This study will compare the ability of a single-dose of a novel ibuprofen formulation to relieve pain compared to placebo and standard ibuprofen in the treatment of tension-type headache
This study will compare the ability of a single-dose of a novel ibuprofen formulation to relieve pain compared to placebo and standard ibuprofen in the treatment of episodic tension-type headache.

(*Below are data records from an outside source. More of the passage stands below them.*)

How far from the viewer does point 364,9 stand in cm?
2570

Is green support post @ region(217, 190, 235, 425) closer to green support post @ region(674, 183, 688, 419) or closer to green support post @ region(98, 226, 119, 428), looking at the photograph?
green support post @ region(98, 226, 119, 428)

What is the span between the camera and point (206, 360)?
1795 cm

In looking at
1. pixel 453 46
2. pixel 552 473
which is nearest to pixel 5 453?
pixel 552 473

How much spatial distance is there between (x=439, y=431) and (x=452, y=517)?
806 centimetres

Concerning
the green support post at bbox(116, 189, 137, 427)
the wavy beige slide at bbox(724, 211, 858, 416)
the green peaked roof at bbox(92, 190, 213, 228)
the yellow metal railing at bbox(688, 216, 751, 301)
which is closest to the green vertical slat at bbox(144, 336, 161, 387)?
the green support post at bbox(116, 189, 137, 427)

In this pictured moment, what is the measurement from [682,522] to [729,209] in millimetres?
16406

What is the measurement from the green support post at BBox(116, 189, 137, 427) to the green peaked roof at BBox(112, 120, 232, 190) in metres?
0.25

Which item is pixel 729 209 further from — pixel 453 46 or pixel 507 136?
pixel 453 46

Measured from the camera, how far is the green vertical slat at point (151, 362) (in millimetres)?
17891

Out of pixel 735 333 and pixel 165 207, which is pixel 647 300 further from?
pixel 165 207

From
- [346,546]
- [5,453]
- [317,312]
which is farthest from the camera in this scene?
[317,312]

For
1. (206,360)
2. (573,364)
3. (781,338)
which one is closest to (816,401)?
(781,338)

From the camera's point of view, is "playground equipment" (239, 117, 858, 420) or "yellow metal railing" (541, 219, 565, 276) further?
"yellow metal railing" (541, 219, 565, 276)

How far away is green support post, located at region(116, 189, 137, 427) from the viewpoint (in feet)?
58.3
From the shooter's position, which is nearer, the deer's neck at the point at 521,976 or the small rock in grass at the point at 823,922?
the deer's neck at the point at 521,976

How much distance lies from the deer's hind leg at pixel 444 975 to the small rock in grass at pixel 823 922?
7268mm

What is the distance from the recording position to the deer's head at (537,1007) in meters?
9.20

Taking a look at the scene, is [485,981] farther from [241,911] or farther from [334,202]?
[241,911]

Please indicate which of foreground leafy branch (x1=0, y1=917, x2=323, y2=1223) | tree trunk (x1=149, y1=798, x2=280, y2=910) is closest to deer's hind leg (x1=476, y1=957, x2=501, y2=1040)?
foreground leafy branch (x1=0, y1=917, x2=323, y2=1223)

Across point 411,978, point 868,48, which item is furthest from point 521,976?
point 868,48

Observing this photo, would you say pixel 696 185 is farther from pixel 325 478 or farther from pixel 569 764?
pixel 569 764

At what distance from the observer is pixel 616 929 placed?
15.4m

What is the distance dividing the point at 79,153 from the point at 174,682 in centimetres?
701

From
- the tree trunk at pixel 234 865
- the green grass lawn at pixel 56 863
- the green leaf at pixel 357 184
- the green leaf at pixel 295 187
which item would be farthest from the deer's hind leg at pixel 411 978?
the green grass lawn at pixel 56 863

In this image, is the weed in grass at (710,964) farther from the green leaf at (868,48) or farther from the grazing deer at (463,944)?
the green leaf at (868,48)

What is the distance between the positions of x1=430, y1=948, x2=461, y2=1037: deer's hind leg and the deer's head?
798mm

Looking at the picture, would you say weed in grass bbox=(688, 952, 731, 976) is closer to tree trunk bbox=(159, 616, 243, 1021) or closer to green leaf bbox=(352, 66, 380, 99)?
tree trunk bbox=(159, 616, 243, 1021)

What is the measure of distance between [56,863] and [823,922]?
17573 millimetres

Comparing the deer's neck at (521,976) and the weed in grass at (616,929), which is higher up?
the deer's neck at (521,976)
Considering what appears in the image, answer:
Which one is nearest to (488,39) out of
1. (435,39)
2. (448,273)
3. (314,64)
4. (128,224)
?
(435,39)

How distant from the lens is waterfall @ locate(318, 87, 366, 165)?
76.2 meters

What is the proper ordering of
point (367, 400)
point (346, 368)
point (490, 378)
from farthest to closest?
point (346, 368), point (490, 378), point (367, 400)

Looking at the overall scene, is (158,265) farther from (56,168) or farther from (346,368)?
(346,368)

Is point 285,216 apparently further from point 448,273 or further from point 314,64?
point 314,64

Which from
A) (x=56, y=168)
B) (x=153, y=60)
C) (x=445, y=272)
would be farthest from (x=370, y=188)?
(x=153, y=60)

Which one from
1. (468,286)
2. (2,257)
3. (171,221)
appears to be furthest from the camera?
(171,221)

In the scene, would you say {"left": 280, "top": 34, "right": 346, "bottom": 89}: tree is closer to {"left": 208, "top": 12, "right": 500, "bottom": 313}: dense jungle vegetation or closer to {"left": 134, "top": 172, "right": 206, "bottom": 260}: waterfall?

The aims of this placebo-controlled study were to determine whether single doses of diclofenac-K 12.5 and 25 mg effectively relieve episodic tension headache (ETH) in adults and to compare it to ibuprofen 400 mg. A single-dose, multicentre, randomized, double-blind, double-dummy, clinical trial was conducted at 22 primary care centres in Germany. All subjects had a history of ETH according to the classification of the International Headache Society. Of 684 subjects, 620 used the study drugs for an episode of tension headache occurring within one month after enrollment: diclofenac-K 12.5mg (160), diclofenac-K 25mg (156), ibuprofen 400mg (151) and placebo (153). The primary efficacy variable was total pain relief, calculated as the time-weighted sum of the pain relief assessments from baseline to the 3 hr evaluation time. Results of the study show that all active treatments were superior to placebo; no statistically significant difference between the three active treatments could be detected. The final conclusion drawn is that diclofenac-K, administered as single doses of 12.5 and 25 mg effectively relieves ETH and is comparable to ibuprofen 400 mg. (PsycInfo Database Record (c) 2021 APA, all rights reserved)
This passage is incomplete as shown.